Afinal, quem é decente não se mete em negócios escusos; e, quem é correto bem sabe que a desonestidade é um caminho sem volta. Mas por que será que tanta gente insiste em vestir o véu queimado da corrupção?


Vamos iniciar com um dado singular e não menos importante. Em recente matéria jornalística, foi apurado que, desde de 2008, já houve a cassação de 274 prefeitos, o equivalente a praticamente 5% das municipalidades brasileiras. Acredita-se que até o fim da atual legislatura, o número de cassações irá substancialmente aumentar. 


Das condenações computadas, 38,1% se referem a casos de improbidade administrativa, ou seja, situações em que moralidade pública foi transformada em simples ornamento de decoração para a festa do ilícito enriquecimento pessoal, direto ou indireto. 


Em outras palavras, a lei, que deve ser alta e cogente, foi colocada de joelhos, humilhada em sua forma, subjugada em seu conteúdo. Por que e para quê?


Ora, não se trata apenas de uma crença na impunidade de políticos que pensam que são deuses; a origem do problema é outra e mais profunda. O fato é que inexiste política digna com partidos frágeis. A tibieza partidária é a raiz da corrupção. 


Se as agremiações políticas fossem instituições sérias, com princípios firmes, programas definidos e com uma visão comprometida de bem-comum, bem saberiam que tais desideratos públicos somente podem ser alcançados com homens e mulheres fielmente engajados em tal linha de ação. 


Ocorre que a vocação política foi substituída pelo profissionalismo de interesses que veio a transformar o jogo do poder em um lucrativo negócio em favor de maiorias parlamentares eventuais. 

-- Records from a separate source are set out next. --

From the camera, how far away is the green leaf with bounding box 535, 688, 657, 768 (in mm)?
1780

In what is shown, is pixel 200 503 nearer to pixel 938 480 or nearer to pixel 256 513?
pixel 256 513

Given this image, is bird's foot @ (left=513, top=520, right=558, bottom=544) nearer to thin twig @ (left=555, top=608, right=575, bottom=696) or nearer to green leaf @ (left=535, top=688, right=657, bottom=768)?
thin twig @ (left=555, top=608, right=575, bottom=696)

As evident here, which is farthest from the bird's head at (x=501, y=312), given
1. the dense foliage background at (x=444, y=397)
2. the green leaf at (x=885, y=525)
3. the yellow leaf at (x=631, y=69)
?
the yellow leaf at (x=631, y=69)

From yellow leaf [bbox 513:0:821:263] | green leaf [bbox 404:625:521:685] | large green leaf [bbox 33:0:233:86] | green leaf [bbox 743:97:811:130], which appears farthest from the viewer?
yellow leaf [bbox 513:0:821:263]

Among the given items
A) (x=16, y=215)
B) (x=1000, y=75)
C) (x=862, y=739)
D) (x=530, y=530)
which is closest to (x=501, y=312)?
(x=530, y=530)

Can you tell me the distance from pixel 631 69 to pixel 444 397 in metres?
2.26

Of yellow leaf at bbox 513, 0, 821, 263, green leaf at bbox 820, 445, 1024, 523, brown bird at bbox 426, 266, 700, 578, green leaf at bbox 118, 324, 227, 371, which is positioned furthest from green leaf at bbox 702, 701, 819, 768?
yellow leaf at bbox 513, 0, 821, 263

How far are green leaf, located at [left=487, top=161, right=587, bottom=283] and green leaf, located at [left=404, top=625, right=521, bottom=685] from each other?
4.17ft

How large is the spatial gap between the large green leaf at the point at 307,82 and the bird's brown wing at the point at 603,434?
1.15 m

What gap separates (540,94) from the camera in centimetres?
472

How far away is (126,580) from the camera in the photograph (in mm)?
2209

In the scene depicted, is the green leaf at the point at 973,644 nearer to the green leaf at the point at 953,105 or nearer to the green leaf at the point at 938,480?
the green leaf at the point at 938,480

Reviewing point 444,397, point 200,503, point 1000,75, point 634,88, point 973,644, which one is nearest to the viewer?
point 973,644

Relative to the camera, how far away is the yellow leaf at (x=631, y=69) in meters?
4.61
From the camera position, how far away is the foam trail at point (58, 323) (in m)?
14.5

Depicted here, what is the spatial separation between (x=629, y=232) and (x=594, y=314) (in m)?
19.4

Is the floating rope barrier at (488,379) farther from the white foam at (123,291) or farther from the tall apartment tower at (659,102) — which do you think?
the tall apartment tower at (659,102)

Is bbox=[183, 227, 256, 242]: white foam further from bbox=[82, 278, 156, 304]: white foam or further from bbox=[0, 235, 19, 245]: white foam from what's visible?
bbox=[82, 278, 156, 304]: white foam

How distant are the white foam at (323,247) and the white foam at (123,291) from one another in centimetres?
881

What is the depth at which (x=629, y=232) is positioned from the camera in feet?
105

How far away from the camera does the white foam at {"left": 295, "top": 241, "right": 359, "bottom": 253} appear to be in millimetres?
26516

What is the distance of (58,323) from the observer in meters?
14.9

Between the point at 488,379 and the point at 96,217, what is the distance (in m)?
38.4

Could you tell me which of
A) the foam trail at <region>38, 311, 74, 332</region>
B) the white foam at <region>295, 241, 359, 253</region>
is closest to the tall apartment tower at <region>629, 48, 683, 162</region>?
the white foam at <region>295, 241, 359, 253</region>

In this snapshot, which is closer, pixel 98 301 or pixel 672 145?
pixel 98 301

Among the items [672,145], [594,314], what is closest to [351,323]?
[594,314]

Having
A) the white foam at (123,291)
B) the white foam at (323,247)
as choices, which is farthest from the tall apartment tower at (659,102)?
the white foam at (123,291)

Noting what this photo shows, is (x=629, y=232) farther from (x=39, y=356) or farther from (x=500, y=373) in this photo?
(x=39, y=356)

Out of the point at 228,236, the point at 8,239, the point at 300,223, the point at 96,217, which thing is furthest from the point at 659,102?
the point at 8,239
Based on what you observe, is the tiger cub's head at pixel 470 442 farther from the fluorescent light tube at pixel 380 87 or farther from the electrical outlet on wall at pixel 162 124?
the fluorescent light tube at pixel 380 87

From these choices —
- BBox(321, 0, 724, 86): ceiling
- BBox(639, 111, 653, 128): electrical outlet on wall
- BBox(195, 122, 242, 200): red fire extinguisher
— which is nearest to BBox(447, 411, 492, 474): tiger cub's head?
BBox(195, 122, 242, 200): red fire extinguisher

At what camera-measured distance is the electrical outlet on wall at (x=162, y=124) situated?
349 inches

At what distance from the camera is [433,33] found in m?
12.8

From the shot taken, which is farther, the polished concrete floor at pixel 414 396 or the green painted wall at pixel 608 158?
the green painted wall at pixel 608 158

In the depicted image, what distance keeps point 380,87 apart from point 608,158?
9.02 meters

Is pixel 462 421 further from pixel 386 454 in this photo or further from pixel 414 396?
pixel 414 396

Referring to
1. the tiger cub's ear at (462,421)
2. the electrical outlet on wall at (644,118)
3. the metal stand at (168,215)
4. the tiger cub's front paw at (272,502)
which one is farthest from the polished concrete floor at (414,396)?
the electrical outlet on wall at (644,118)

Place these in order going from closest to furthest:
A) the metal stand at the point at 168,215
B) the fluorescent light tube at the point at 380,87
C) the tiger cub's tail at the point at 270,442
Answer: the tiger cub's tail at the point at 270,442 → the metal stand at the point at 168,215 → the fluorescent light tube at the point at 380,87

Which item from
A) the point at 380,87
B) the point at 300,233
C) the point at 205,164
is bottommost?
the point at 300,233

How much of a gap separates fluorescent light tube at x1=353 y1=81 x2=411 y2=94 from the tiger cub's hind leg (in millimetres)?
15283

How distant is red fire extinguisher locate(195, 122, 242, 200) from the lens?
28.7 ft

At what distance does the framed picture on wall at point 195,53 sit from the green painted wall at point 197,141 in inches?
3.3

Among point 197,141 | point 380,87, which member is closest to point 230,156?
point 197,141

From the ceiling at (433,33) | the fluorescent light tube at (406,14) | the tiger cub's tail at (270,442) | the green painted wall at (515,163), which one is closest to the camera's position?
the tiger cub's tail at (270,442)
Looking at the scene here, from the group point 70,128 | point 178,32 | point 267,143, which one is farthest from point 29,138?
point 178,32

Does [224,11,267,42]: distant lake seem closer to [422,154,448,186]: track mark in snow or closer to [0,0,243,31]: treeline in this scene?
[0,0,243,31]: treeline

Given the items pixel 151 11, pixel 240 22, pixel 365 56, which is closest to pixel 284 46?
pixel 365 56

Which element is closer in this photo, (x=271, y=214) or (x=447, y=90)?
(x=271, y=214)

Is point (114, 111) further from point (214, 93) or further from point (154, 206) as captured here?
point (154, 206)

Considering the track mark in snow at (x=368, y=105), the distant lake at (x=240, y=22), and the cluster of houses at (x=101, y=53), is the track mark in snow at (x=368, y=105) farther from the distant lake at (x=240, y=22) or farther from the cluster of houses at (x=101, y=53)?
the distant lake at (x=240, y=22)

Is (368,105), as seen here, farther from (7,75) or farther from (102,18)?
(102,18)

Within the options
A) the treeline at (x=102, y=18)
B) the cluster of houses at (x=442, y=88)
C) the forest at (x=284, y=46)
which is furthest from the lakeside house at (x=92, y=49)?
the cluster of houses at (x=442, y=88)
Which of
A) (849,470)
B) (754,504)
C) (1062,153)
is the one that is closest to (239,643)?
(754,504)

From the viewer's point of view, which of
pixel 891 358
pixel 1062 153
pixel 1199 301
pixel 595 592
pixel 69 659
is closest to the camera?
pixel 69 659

E aí, vale tudo e mais um pouco: alianças espúrias, favorecimentos, fraudes, mentiras e a mais absoluta falta de vergonha na cara. Infelizmente, isso só é possível porque os partidos abandonaram seu papel fundamental de filtrar a honra dos aspirantes à vida pública; hoje em dia, o que importa é apenas a capacidade do camarada atrair dinheiro e, com isso, patrocinar o espetáculo da busca desenfreada por votos. 


E, nesse teatro do poder, o ocaso político brasileiro é resultado direto e imediato do empobrecimento institucional dos partidos.


Por outro lado, não há dúvida de que a publicidade das cassações é um sinal de que o sistema está a se depurar. Se a desonestidade é lamentável, seria muito pior se o pus da infecção ficasse instalado, irradiando suas consequências deletérias. 


É claro que mudanças ainda haverão de ocorrer, especialmente no que tange ao sistema recursal que permite ao acusado subverter as instituições processuais para ganhar tempo e ficar no poder no curso do processo. 


Para tanto, talvez seja preciso garantir, após o julgamento de 2º grau, o imediato cumprimento das decisões; assim fazendo, prestigiaríamos o judicioso trabalho das Cortes ordinárias e evitaríamos que o hiato intertemporal servisse de prêmio à protelação e à chicana processual. 


Em outras palavras, se não quisermos reduzir os recursos, em face dos riscos potenciais de lesão à ampla defesa, será preciso garantir a eficácia das decisões dos juízes de origem que, após o conhecimento dos fatos e das provas, firmaram soberanamente sua convicção.


Aliás, será que uma decisão condenatória, confirmada pelo órgão colegiado respectivo, não geraria uma firme presunção de que a improbidade existiu e que deve ser exemplarmente punida? 


Até que o ponto, portanto, o imediato afastamento do cargo não seria a medida que melhor preservaria o interesse público da moralidade e o próprio interesse privado do acusado, que teve oportunidade de defesa e viu sua tese ruir duplamente? 


Não seria esse o melhor equilíbrio normativo constitucional? Primeiro, enalteceríamos a presunção de inocência; depois, a dignidade das decisões da Justiça. Afinal, se não pode ser considerado culpado até o trânsito em julgado, também não se pode dizer que o já condenado em duplo grau seja um anjo e que as decisões já proferidas sejam um nada. Ou será que pode?


Olha, no Brasil de hoje, pode tudo. E, quando tudo pode, não se pode esperar muita coisa.